Gold Futures Climb as Violence in Ukraine Continues to Escalate

Bloomberg Business Week reports that gold futures are predicted to climb even higher as the conflict between Ukraine and rebel forces intensifies.

Recently released satellite photos by the United States indicate that Russia has been firing missiles from their side of the border into Ukraine.

Europe is still debating over increasing trade sanctions against Russia.

This, combined with the rising casualties and continued violence in Gaza has led many individual investors to feel uneasy.
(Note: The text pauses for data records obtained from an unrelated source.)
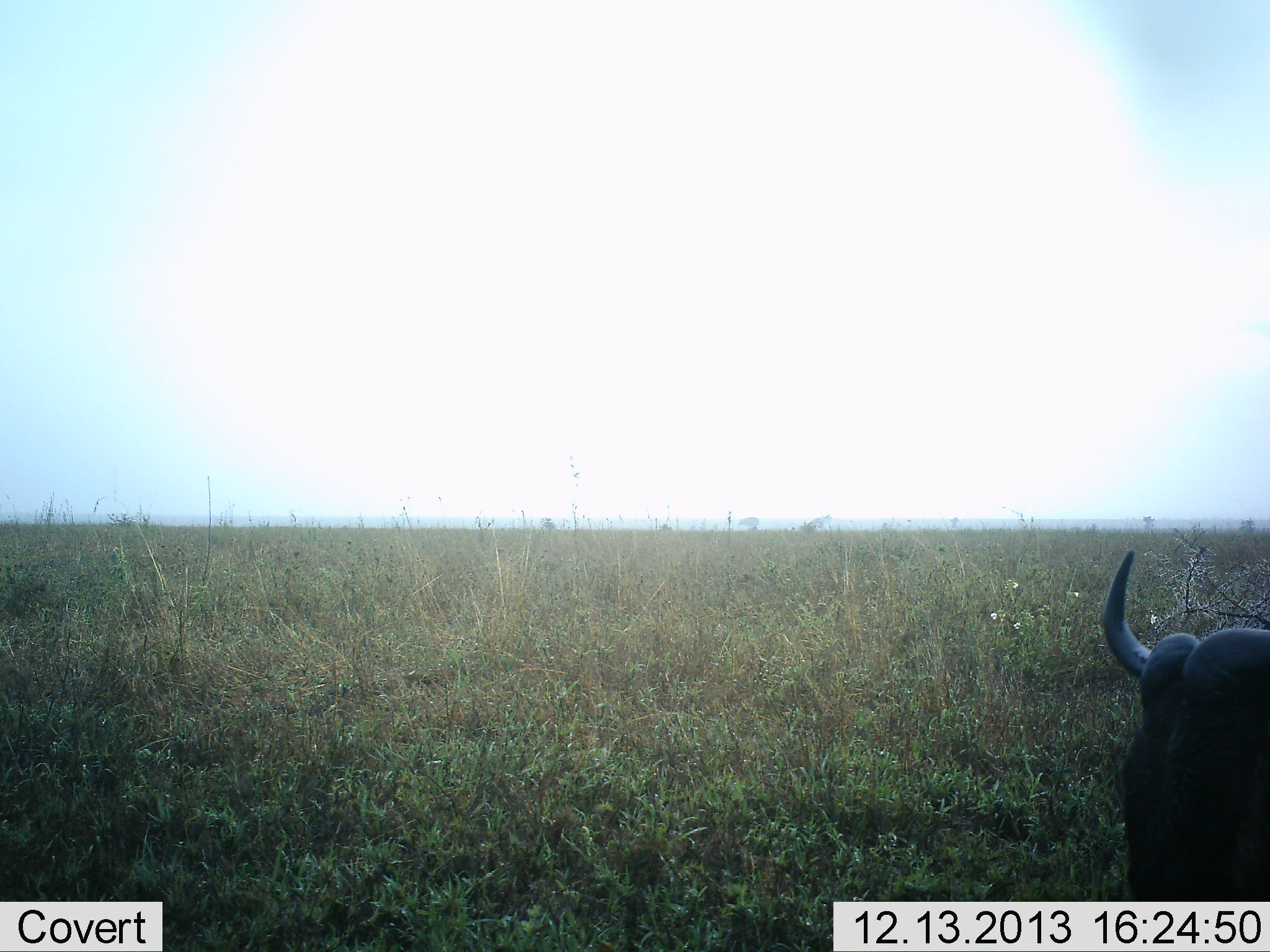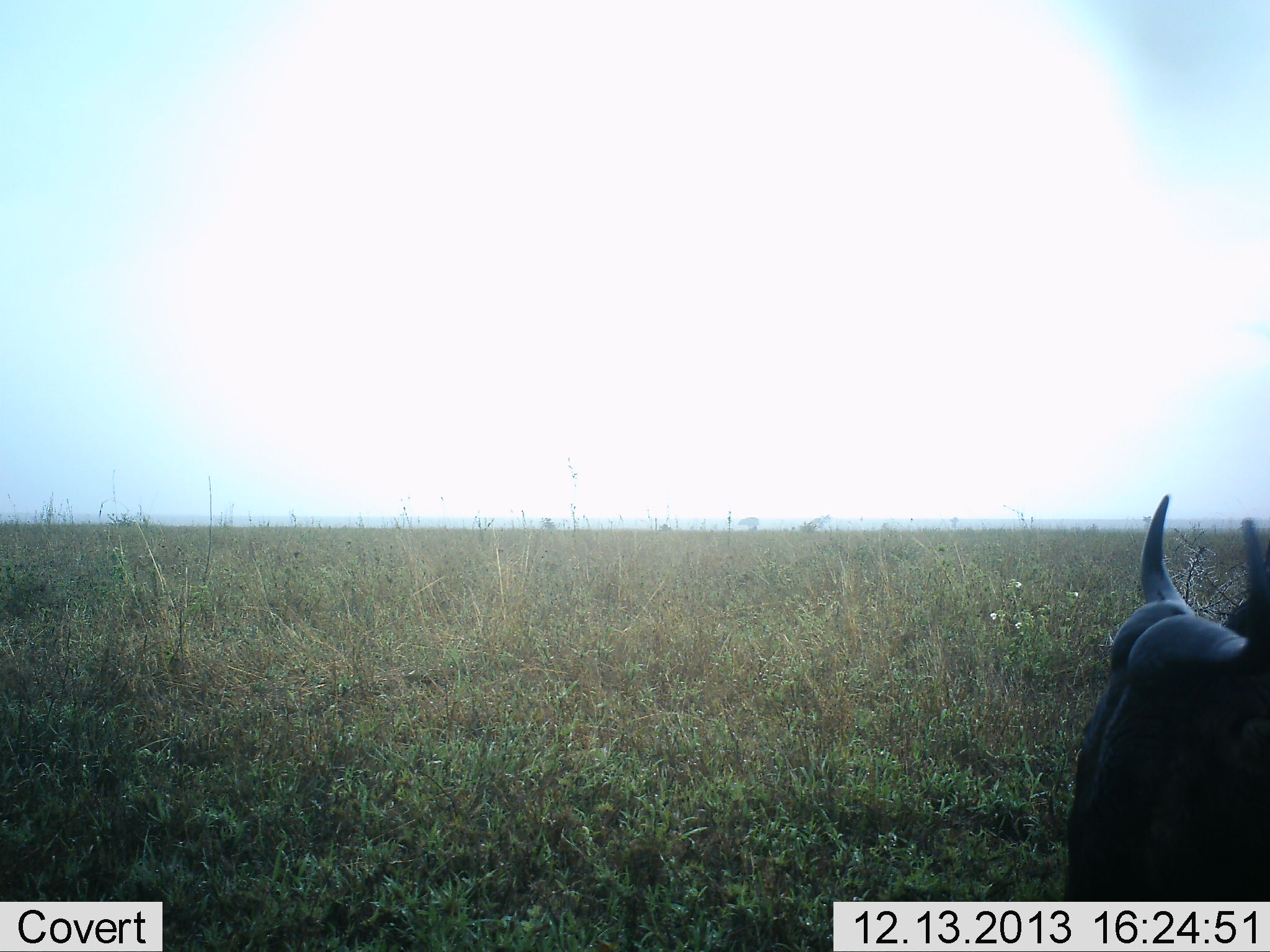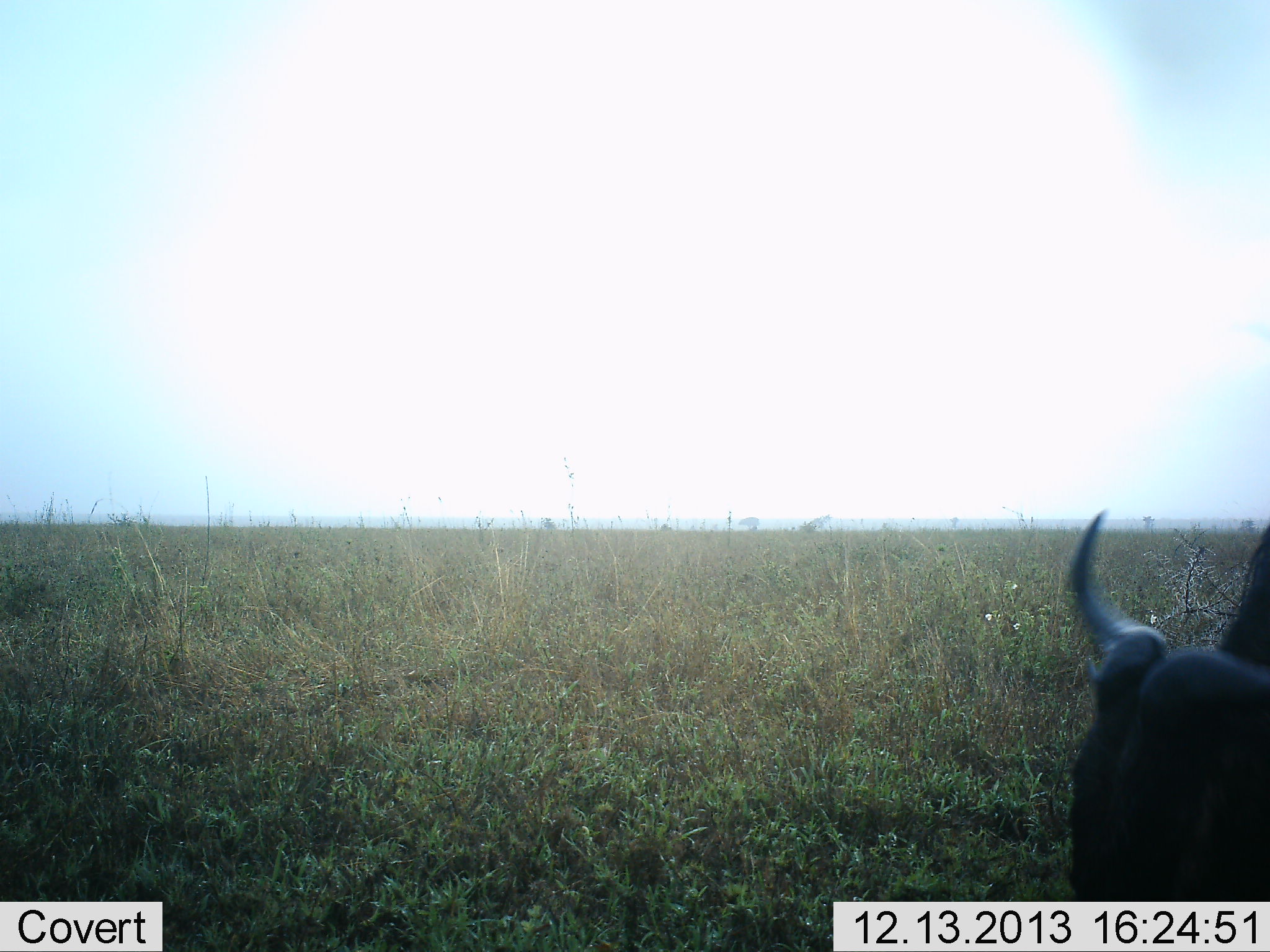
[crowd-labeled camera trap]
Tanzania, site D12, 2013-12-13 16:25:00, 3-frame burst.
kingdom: Animalia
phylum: Chordata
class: Mammalia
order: Artiodactyla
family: Bovidae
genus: Connochaetes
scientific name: Connochaetes taurinus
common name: blue wildebeest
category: wildebeest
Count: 1.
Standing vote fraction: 70%.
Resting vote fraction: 20%.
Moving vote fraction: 10%.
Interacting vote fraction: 0%.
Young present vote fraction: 0%.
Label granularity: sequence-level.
Gold futures for December delivery increased 0.1 percent to $1,306.40 per ounce. Platinum and palladium futures also showed gains for September delivery.

Bart Melek of TD Securities told Bloomberg Business Week that "All that news about violence and talks of further sanctions is keeping gold supported."

A report issued by Commerzbank AG echoed what many analysts have said in recent months that "gold is clearly in greater demand again as a safe haven."

But it is not only individual investors that are seeking refuge in gold. IMF reports show that in June, a number of central banks around the world (notably those belonging to several eastern-bloc countries) increased their gold reserves. Russia, Turkey, Mexico, Ecuador, Greece, Serbia, Kazakhstan, Kyrgyzstan, and Tajikistan all upped their gold stores.